Gegg: Ich bin als Ingenieurin in der Elektronikentwicklung tätig.
Wie sind Sie zur Königin geworden? Gegg: Für das Amt der Honigkönigin musst du dich bewerben wie für einen Job. Mit Lebenslauf, Bewerbungsschreiben, einem kleinen Aufsatz zu einem Imker-Fachthema. Dann gibt es eine Fachjury, die zum Interview einlädt.
Breitsameter: Bei uns im Landkreis Pfaffenhofen gibt es eine Mühle, die die bayerische Weizenkönigin stellen darf. Dadurch kannten sie mich und haben angefragt. Es war also Glück. Meier: Bei mir war es ähnlich. Ich war oft bei Verbandsterminen dabei und wurde deshalb gefragt. Da sagt man natürlich nicht Nein. Breitsameter: Es ist wirklich eine Ehre, gefragt zu werden. Man würde sonst nie so viele Spitzenpolitiker treffen und Leute kennenlernen.
Wieso gibt es keinen Honigkönig? Meier: Ich glaube, die Burschen kommen nicht so gut an (lacht). Gegg: Das spielt bestimmt eine Rolle. Dieses Repräsentieren und das Thema auch etwas mit Humor und Charme rüberbringen – da sind Frauen und Männer vielleicht doch nicht gleich.

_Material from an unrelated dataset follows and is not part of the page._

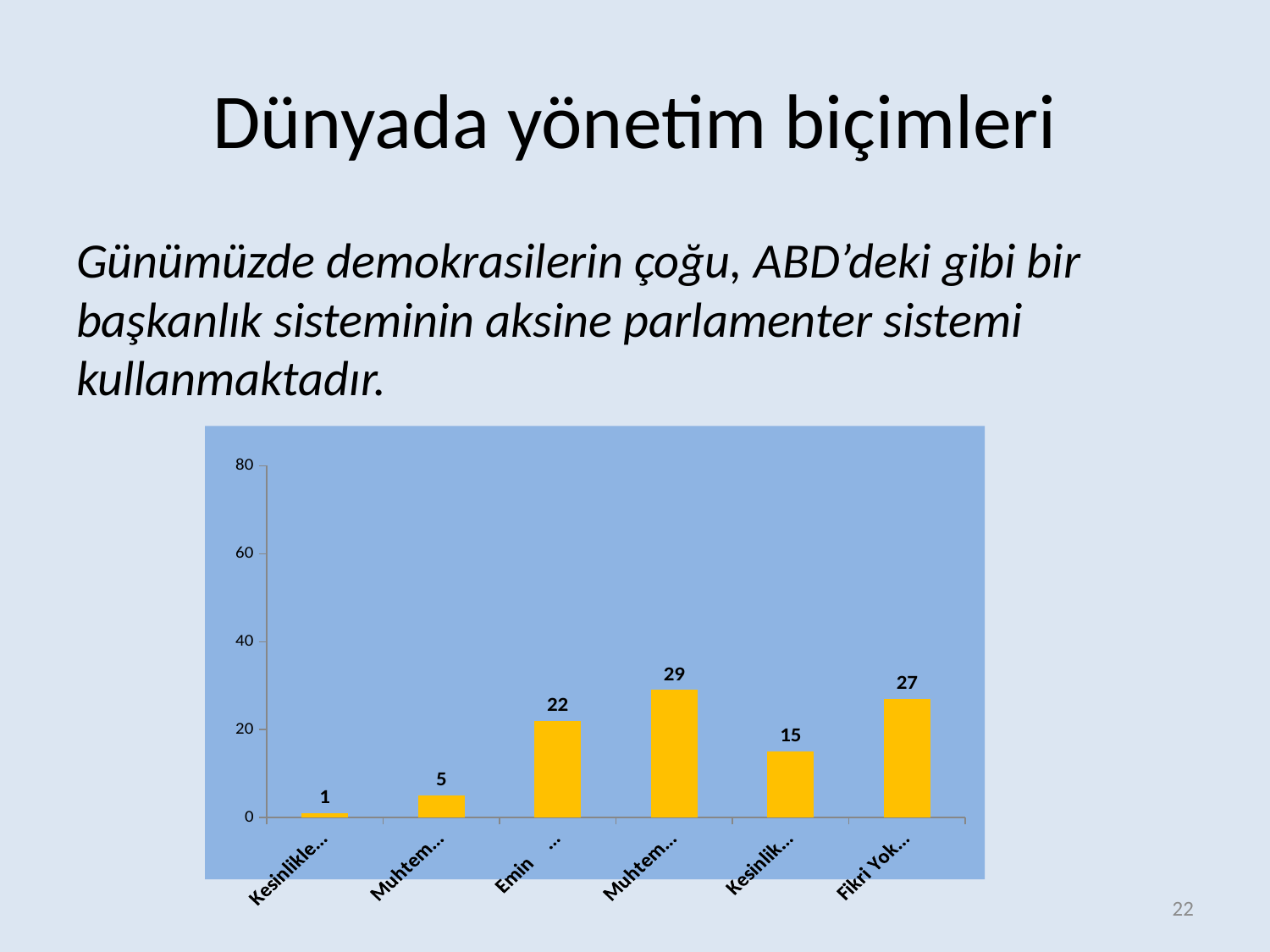
What type of chart is shown on the slide? bar chart Which bar has the highest value in the chart? the fourth bar (29) Which bar has the lowest value in the chart? the first bar (1) What is the value of the bar labelled "Emin ..."? 22 What is the highest value shown on the vertical axis of the chart? 80 What is the value of the bar labelled "Fikri Yok..."? 27 Which is larger: the value of the bar labelled "Emin ..." or the value of the fifth bar from the left? Emin ... (22) How many bars does the chart show? 6 What is the value of the first (leftmost) bar in the chart? 1 What is the value of the fifth bar from the left in the chart? 15 Is the value of the fourth bar greater or less than 40? less What is the difference between the highest bar (29) and the bar labelled "Fikri Yok..." (27)? 2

Breitsameter: Ich habe mal einen bayerischen Kartoffelkönig kennengelernt. Der war auch sehr charmant. Aber bei Frauen kommt das irgendwie anders rüber. Bei Jahreshauptversammlungen gibt es ohnehin so viele Männer. Die sind bestimmt froh, wenn die Frauenquote steigt.
Ihre Regentschaft endet bei allen dreien 2021. Wie geht es jetzt weiter? Breitsameter: Ich weiß nicht, ob meine Amtszeit durch Corona verlängert wird. Noch mal zwei Jahre wären schon hart. Man hat ja auch ein eigenes Leben.

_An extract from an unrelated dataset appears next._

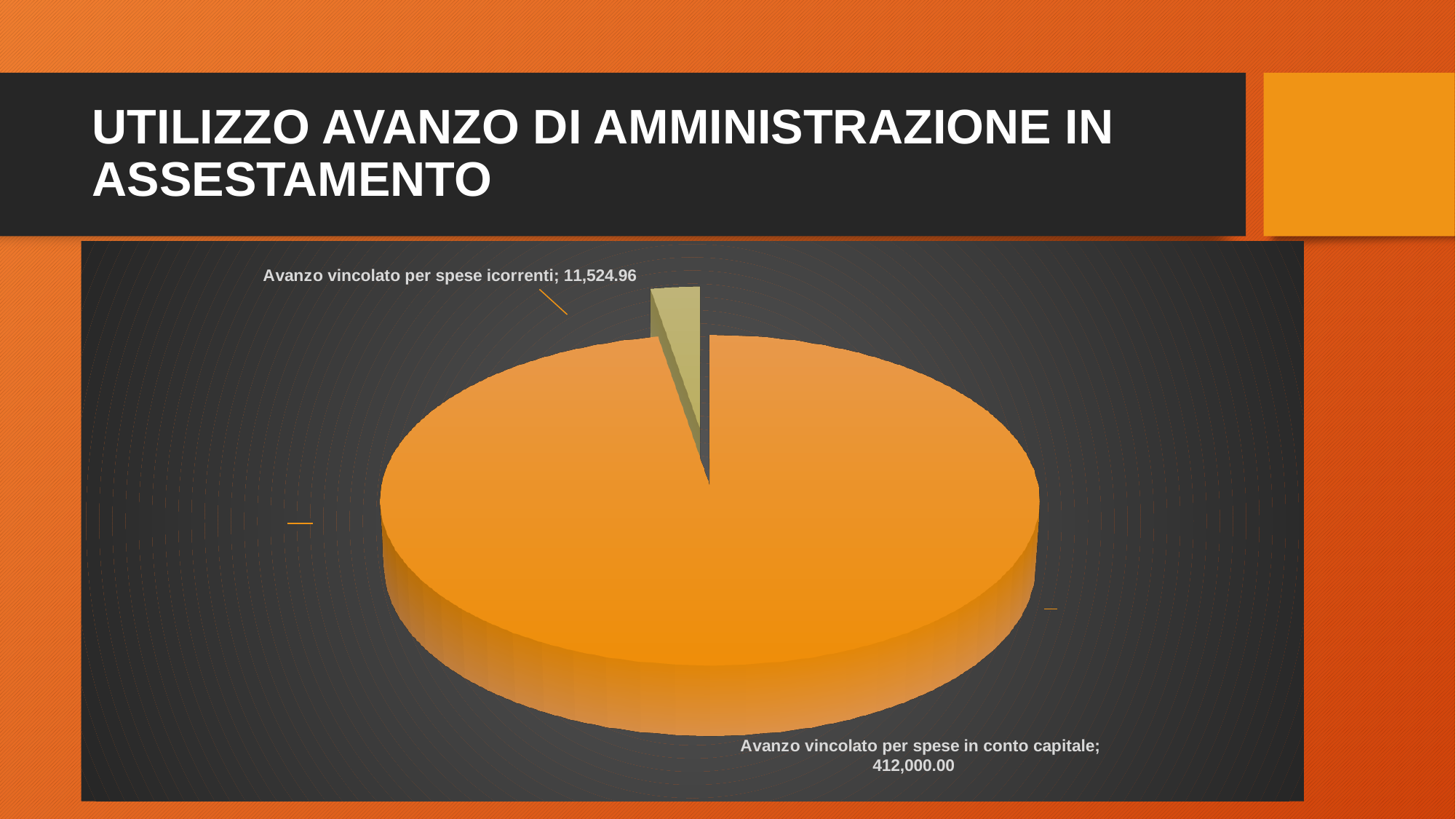
What is the total of the two labelled values in the pie chart? 423,524.96 What is the difference between the value for spese in conto capitale and the value for spese icorrenti? 400,475.04 What is the value for 'Avanzo vincolato per spese in conto capitale'? 412,000.00 Which is larger: the value for spese icorrenti or the value for spese in conto capitale? Spese in conto capitale What is the title of the slide containing the chart? UTILIZZO AVANZO DI AMMINISTRAZIONE IN ASSESTAMENTO Which category has the largest slice of the pie? Avanzo vincolato per spese in conto capitale What colour is the slice for 'Avanzo vincolato per spese in conto capitale'? Orange What kind of chart is shown on the slide? Pie chart What is the value for 'Avanzo vincolato per spese icorrenti'? 11,524.96 Which category has the smallest slice of the pie? Avanzo vincolato per spese icorrenti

Gegg: Bei mir wird es im September zu Ende gehen. Das bleibt auch so. Meier: Auf unserer Jahreshauptversammlung wurde beschlossen, dass meine Amtszeit um ein Jahr verlängert wird. Aber dann reicht es auch. Es war eine schöne Zeit, aber es ist schon ein enormer Zeitaufwand. Wenn’s am schönsten ist, soll man aufhören.